Buying a new home for the first time can be an intimidating prospect. The project can take months of preparation and work and cost hundreds of thousands of dollars, if not more. These seven steps will help ensure you have a smoother process without any big surprises.
Understand Your Credit History
Well over 50% of home buyers have a mortgage, and the number is even higher for first time buyers. Getting approved for a mortgage is not a simple process, and one of the biggest factors in getting approved is your credit.
Most people don’t understand how their credit works. Before you start shopping around, read a good primer on what makes up your credit score and get your free credit report and free credit score.
The Federal government gives you a free credit report from each of the three major credit reporting bureaus annually.

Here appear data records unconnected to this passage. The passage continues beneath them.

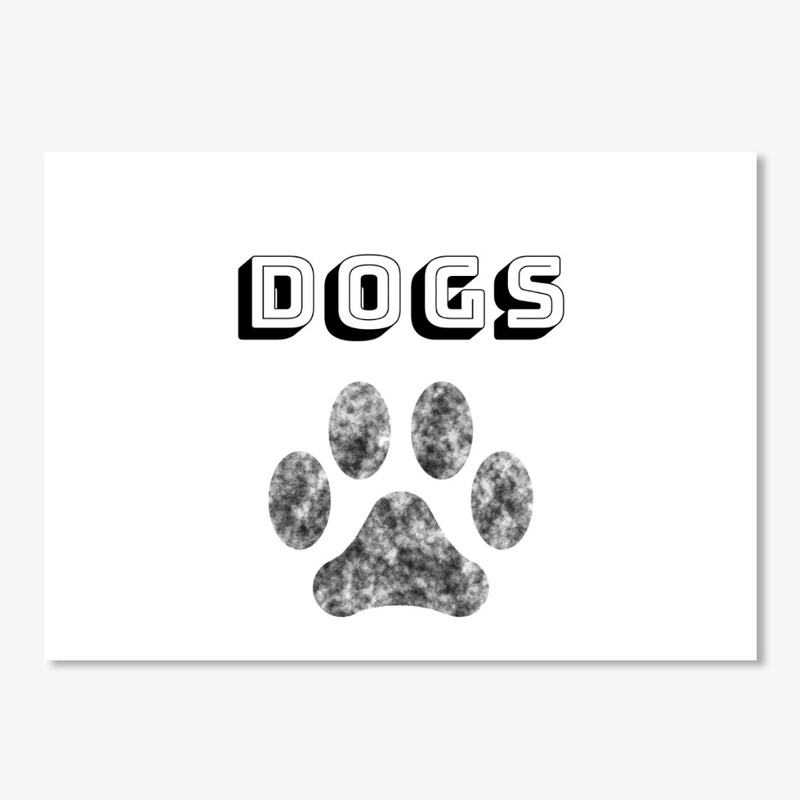 DOGS with Gray Paw
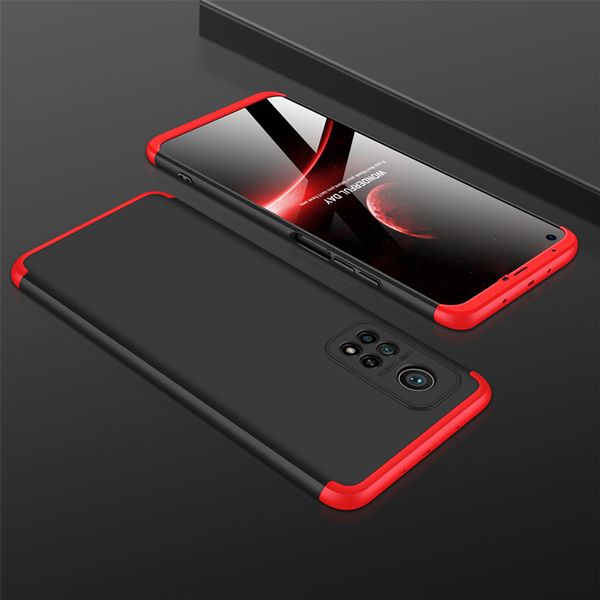 Étuis rigides 3 en 1 pour Xiaomi mi 10t Pro, étui de protection hybride pour téléphone portable, armure mate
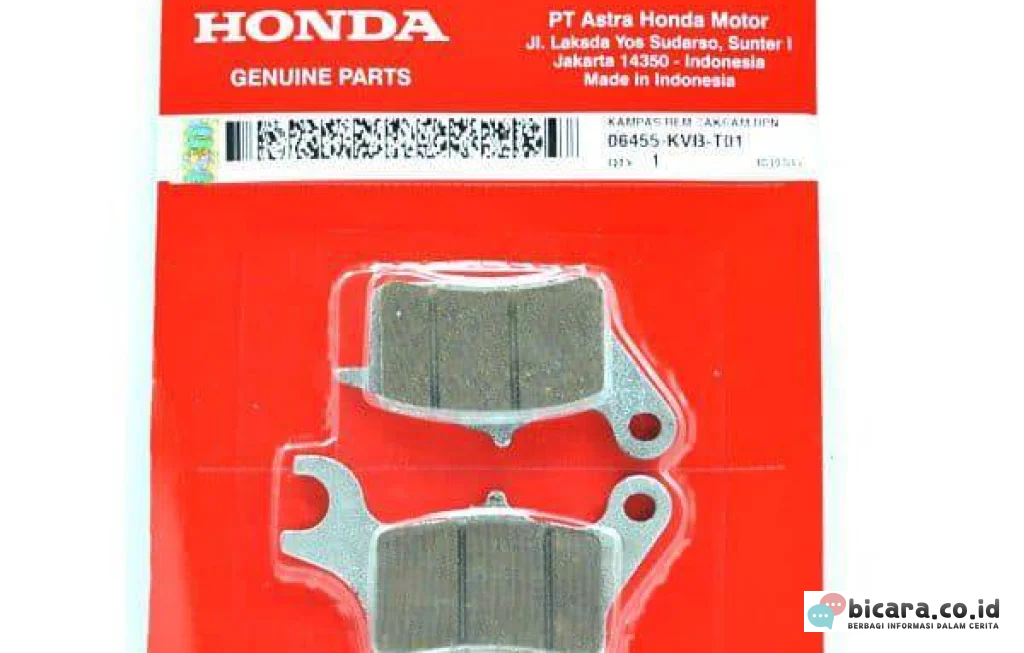 kampas rem motor matic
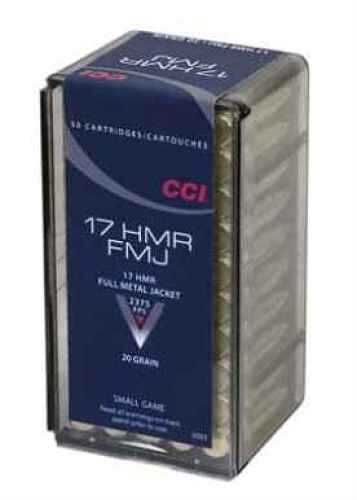 CCI 17 HMR 50 Rounds Ammunition - Enhanced Accuracy and Consistency for Target Shooting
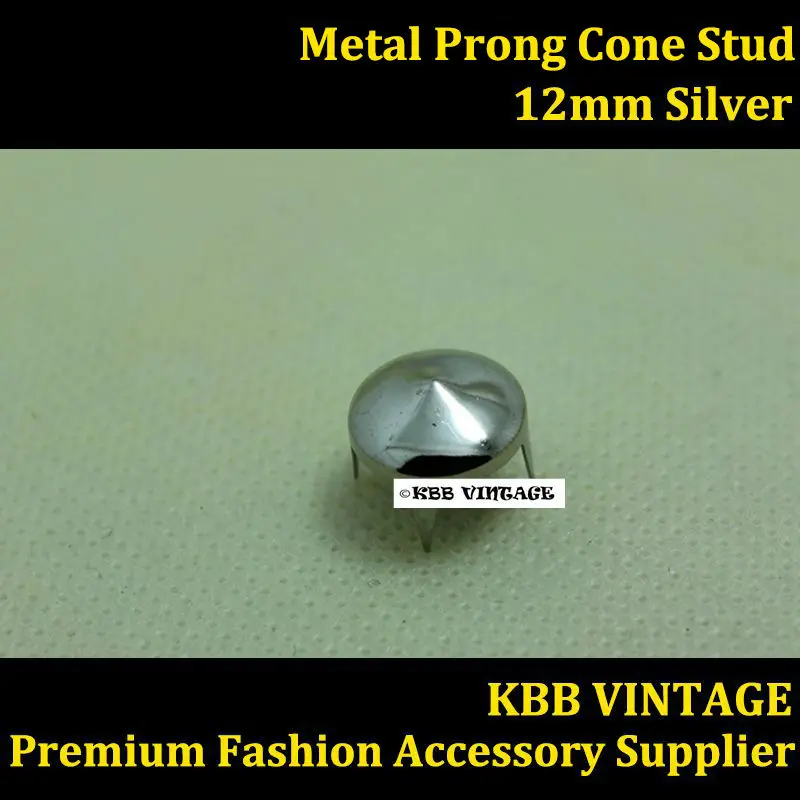 Пуанк ДИУА металлические конусные заклепки 12 мм серебристого цвета с 4 зубцами для кожевенного ремесла/сумок/обуви/одежды/шапок/курток.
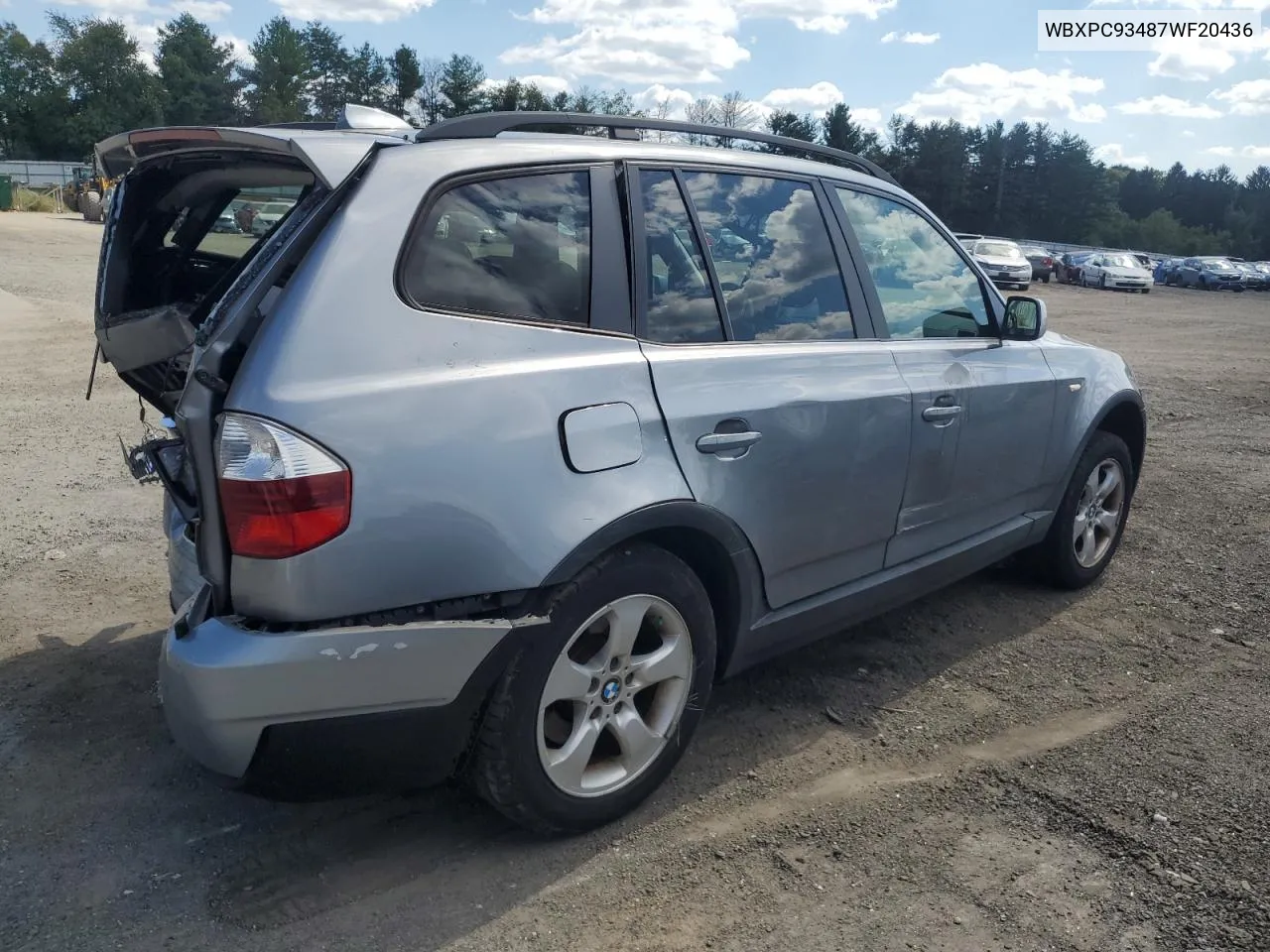 2007 BMW X3 3.0Si VIN: WBXPC93487WF20436 Lot: 70443294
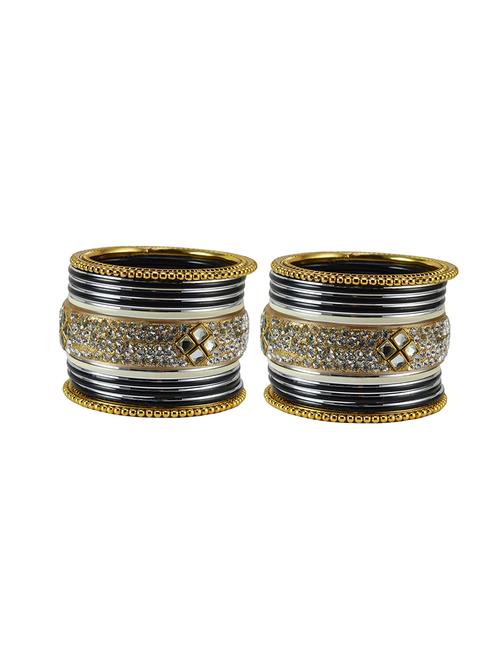 stone studded brass bangles - 18778582 - Very Small Image - 1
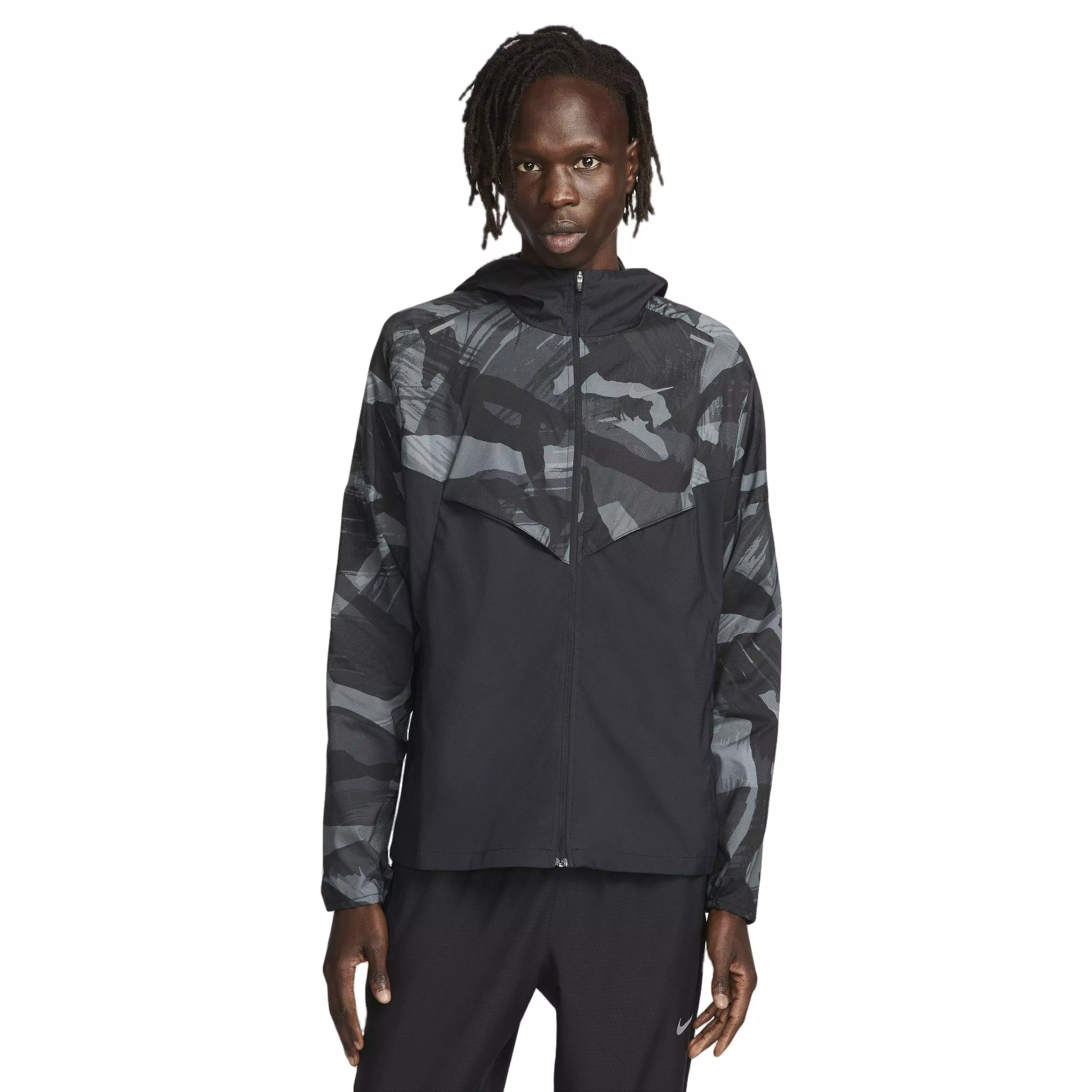 Nike running camo jacket shop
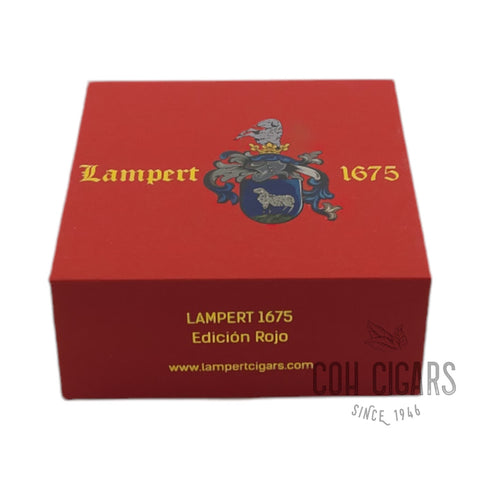 Lampert Cigars | 1675 Edicion Rojo Short Robusto | Box 10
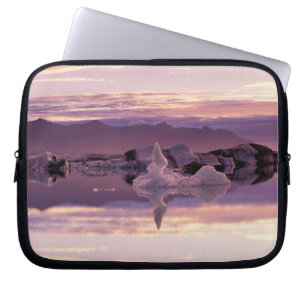 North Atlantic, Iceland, Breioamerkurjokull Laptop Sleeve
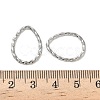304 Stainless Steel Twisted Teardrop Linking Rings STAS-L300-007P-3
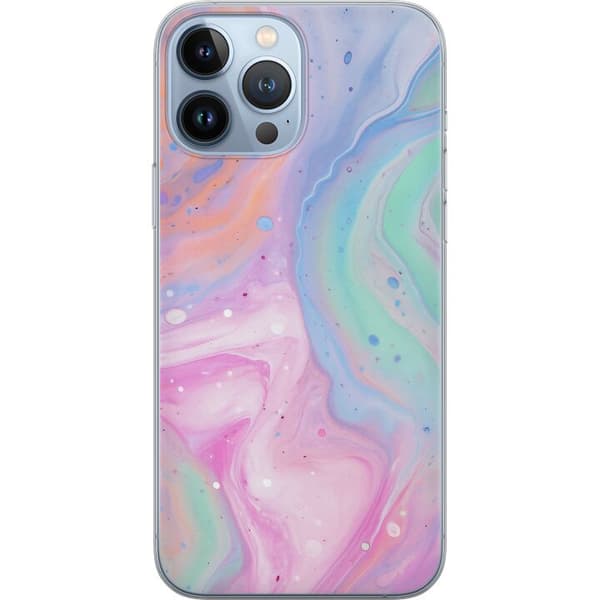 Apple iPhone 13 Pro Max Gennemsigtig cover Pastelmarmor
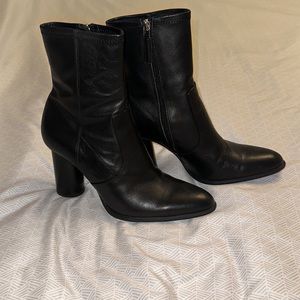 Zara heeled boots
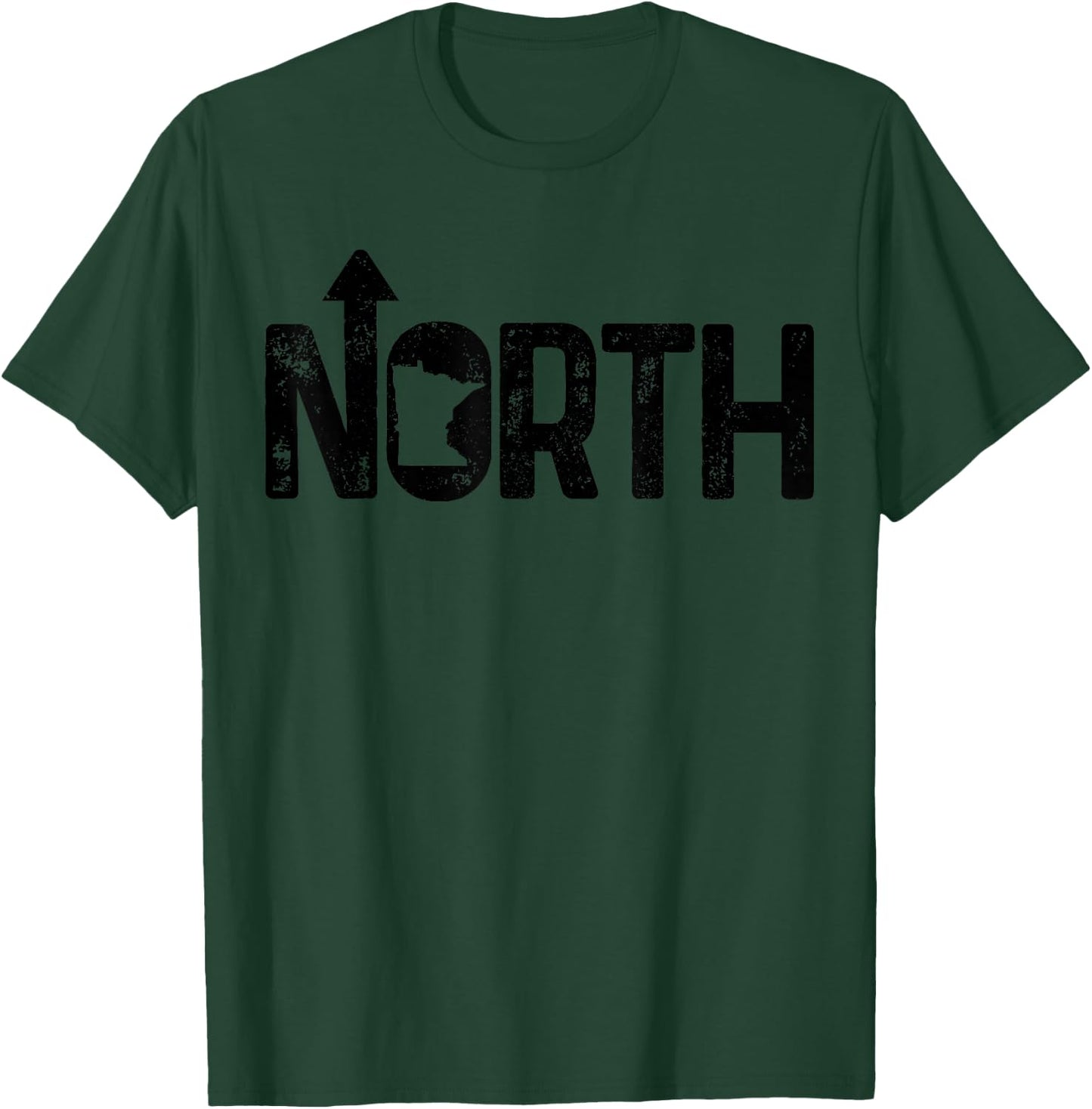 Minnesota Up North State Map Pride Gift T-Shirt - T-Shirt | Forest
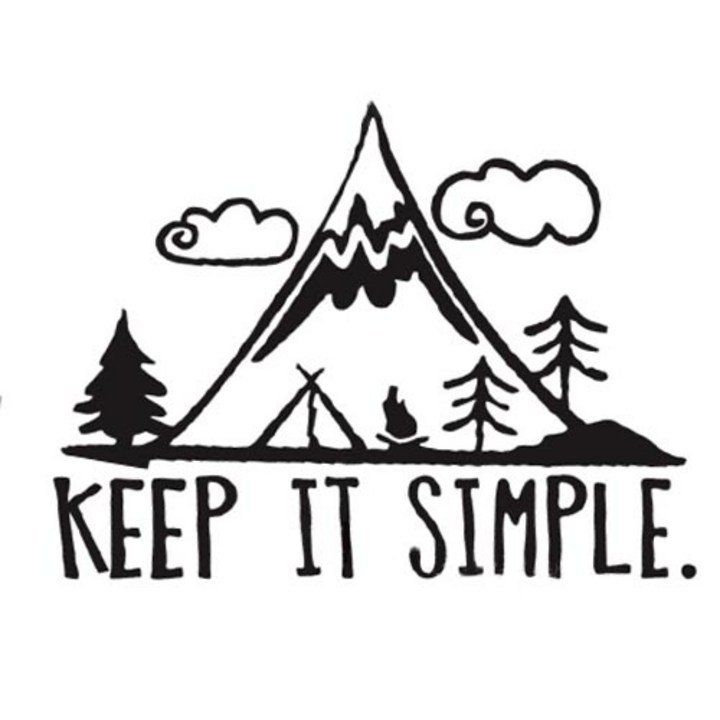 KEEP IT SIMPLE 카라반 스티커 자동차 캠핑카 튜닝 홀로그램 데칼스티커, KEEP IT SIMPLE 블랙, 2개 KEEP IT SIMPLE 카라반 스티커 자동차 캠핑카 튜닝 홀로그램 데칼스티커, KEEP IT SIMPLE 블랙, 2개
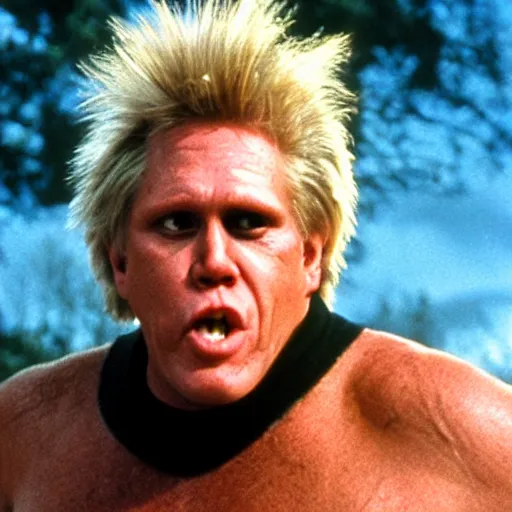 Image similar to gary busey as bigfoot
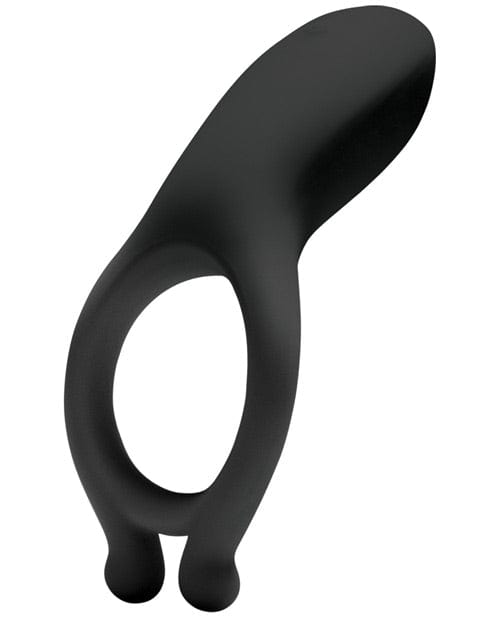 Doc Johnson OptiMALE Rechargeable Vibrating Cock Ring - Black Vibrators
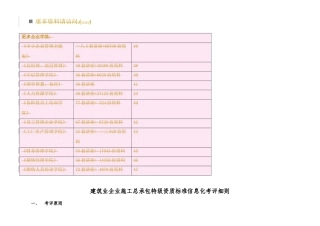 论建筑企业施工总承包特级资质标准信息化考评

You can get that free report at annualcreditreport.com. Don’t use any other sites, as they charge fees for something you can get for free!
Shop for Lenders
After you understand your credit situation, start looking around for a mortgage lender. Most banks and credit unions offer some sort of mortgage, but each has different rates, rules, policies, and customer service.
Make sure you get the best mortgage that fits your needs. The most popular mortgage in the United States is the traditional 30 year fixed loan, which has near historic low rates as of this writing.
Get Pre-Approved for a Mortgage
Once you have found the bank that you want to use, get pre-approved. The pre-approval process allows you to go buy a home knowing confidently that you can afford it and have a bank that will provide financing when the time is right.
Going through the pre-approval process will help you understand the top range of home you can afford and what types of homes you want to look at. A pre-approval letter is also useful when you are trying to buy a home in a competitive market. When fielding multiple offers, sellers often pick the potential buyer with a pre-approval over another buyer, even with a lower offer.
Create a Home Buying Budget
The cost of buying a home doesn’t end the day you close, that is just one big event of a long line of costs. Typical monthly recurring costs include a mortgage payment, escrow payment for taxes and insurance, and any required homeowner’s association dues.
Based on your pre-approval, you can use a mortgage calculator to estimate your monthly costs going forward and build a new budget for your family in your new home.
Understand Your Deal Breakers
Do you absolutely need to have a two car garage? How about a separate laundry room? Fenced in backyard?
There are lots of deal breakers when buying a condo or house. When I was looking for my last condo, my deal breakers were in-unit washer and dryer and an off-street parking spot. I ended up giving in on one of them because everything else was perfect for me, but some people have more conviction than I do.
You can list out your deal breakers and share them with your agent so you know you are not wasting your time looking at homes that will never be a good fit.
Pick the Best Real Estate Agent
Your real estate agent is a big deal. That is the person who will help you through the entire buying process from start to finish, and will give you guidance on the home and the transaction.
Think About Resale Value
While some people do live in their homes for a very, very long time, but in reality people are moving around all the time for a variety of reasons. To ensure you get the best long-term outcome from your home, buy it thinking about resale.
The exact things that you look are when you buy a home will occur to others as they view your home to buy it in the future. Think of curb appeal, amenities, remodeling, and other aspects of your home and how it will sell down the road. You might be able to make a fortune on your home, but you might lose if you don’t think ahead.